*SUPPLIED TEXT:*
□ □ □ □ □ □ □

Basically, under any kind of normal use you can expect about 50-60% of whatever Apple claim. Anyway, the original claim was that you'd get 6-7 hours of battery life when Apple claim 5. No way, simply no way in hell. You'll never get more battery life than Apple claim... you'll never even get close under normal use.

That's boarderline FUD man, come on. 215 mins spinning the optical drive with the sound on and full screen brightness and you're claiming you can't get anything more than that just surfing the web? Every single apple product I've ever owned, iPods, iPhone, PB have met and exceeded their Apple rated battery life. My PB still exceeds it's rated battery life w/ my WiFi on...
 
Think about this from a strategic point. They have found a way to cut the cost of production, decrease the feature set, cut a lot of useful / necessary ports, cut battery life, and they sell it for $700 more.

Throw a USB hub in the bag, and throw in an external DVD-R drive, and throw in a small USB portable hard drive, and you'll quickly wish you has saved $700 and purchased a MacBook.

Or... use it as Apple figured anyone would (On a plane, in a car), drop those devices, and get 7 hours. Plus the battery cell itself is smaller, so it's bound to not hold as much.

I'd gladly take the air on a plane trip rather than a MacBook. But I have neither, and don't need either yet.
 
That's boarderline FUD man, come on. 215 mins spinning the optical drive with the sound on and full screen brightness and you're claiming you can't get anything more than that just surfing the web? Every single apple product I've ever owned, iPods, iPhone, PB have met and exceeded their Apple rated battery life. My PB still exceeds it's rated battery life w/ my WiFi on...

The fact that batteries never last anywhere near what's claimed is common knowledge, and is in line with my experience of the 8 Apple laptops I've owned. Do your own test. Charge your MBP up to full and then unplug and use it until your battery life runs out. I bet you don't get anywhere near Apple's claimed 6 hours. I bet you get around 60% of that, just under 4 hours.

□ □ □ □ □ □ □

*RECORDED DATA:*
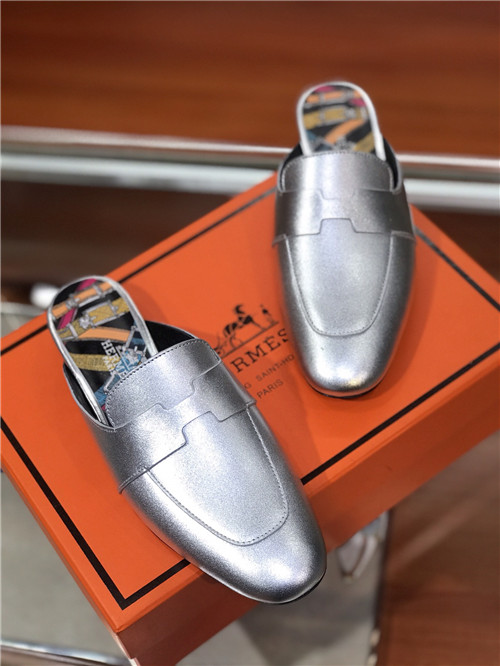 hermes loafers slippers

□ □ □ □ □ □ □

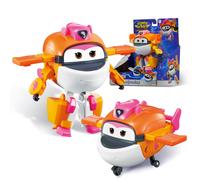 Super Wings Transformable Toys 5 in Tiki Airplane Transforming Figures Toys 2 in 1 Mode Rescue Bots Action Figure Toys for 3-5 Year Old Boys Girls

□ □ □ □ □ □ □

*ACTION ITEM A:*
From the battery-life discussion, list every device that one poster says to put in the bag.
*ACTION ITEM B:*
Write the next part of the battery-life discussion, starting after its last sentence.
The items are separate material and are not part of the battery-life discussion.

*FINAL ANSWER A:*
- a USB hub
- an external DVD-R drive
- a small USB portable hard drive

*FINAL ANSWER B:*
Or... use it as Apple figured anyone would (On a plane, in a car), drop those devices, and get 7 hours. Plus the battery cell itself is smaller, so it's bound to not hold as much.

I'd gladly take the air on a plane trip rather than a MacBook. But I have neither, and don't need either yet.

That sounds nice, except they only rate it for 5 hours. And, as optimistic as Apple usually is on battery life, that probably means somewhere around 3 to 3.5 hours if you are really conservative in power use.
 
The fact that batteries never last anywhere near what's claimed is common knowledge, and is in line with my experience of the 8 Apple laptops I've owned. Do your own test. Charge your MBP up to full and then unplug and use it until your battery life runs out. I bet you don't get anywhere near Apple's claimed 6 hours. I bet you get around 60% of that, just under 4 hours.

My iPod touch gets more than the claimed 22 Hours music life, and 5 hour video.

I have usage statistics on and with a combo of Music and Internet use, got 23 hours without a recharge.

My 5th gen, in it's prime, got a solid 16 hours, 4 more than intended.

My old Dell laptop, however, was grossly unusable. Without optical or wifi, I got an hour at most. Our family's power laptop (also a Dell) with massive specs for a Notebook, got 2, with optical on.

So it really varies from device to device- though it seems that notebooks generally are overstated a bit.
 
I don't see how this helps. I travel a lot and often on long plane journeys I go through 3 batteries with my MBP. How am I supposed to perform a MacBook Air battery swap on a plane? Even if I'm in first class with plenty space I'm still not going to want to attempt it.

Also, opening your MacBook Air to perform this swap will invalidate your warranty so it's not really that great a solution.
Why do people hate this computer so much that they just make stuff up? I mean this is an Apple product forum, not an "I hate Apple and everything they do" forum.

You want us to believe that you regularly go on 15 or 20 hour long flights, that you take three batteries with you and swap them all in/out because of course you are computing for 12 to 15 hours straight?

I mean come-on. :rolleyes:

At least bring your complaints into the realm of "possibly true."
 
My iPod touch gets more than the claimed 22 Hours music life, and 5 hour video.

I have usage statistics on and with a combo of Music and Internet use, got 23 hours without a recharge.

My 5th gen, in it's prime, got a solid 16 hours, 4 more than intended.

I agree, iPods, particularly the more recent ones, tend to get more than the stated battery life under conservative use. However, I still stand by my statement that under normal use Apple's laptops will tend to get about 60%.

I'm not saying this in a derogatory way. All laptop manufacturers make similar claims. I'm sure they do their tests with wifi, BT and the screen all off, and with CPU usage averaging under 5-10%.

I don't see how anyone with an MBP could claim they get 6 hours. I mean, charge an MBP up fully, pull the power out and after a minute look at what the battery meter says on the menu... it won't be 6 hours.
 
Why do people hate this computer so much that they just make stuff up? I mean this is an Apple product forum, not an "I hate Apple and everything they do" forum.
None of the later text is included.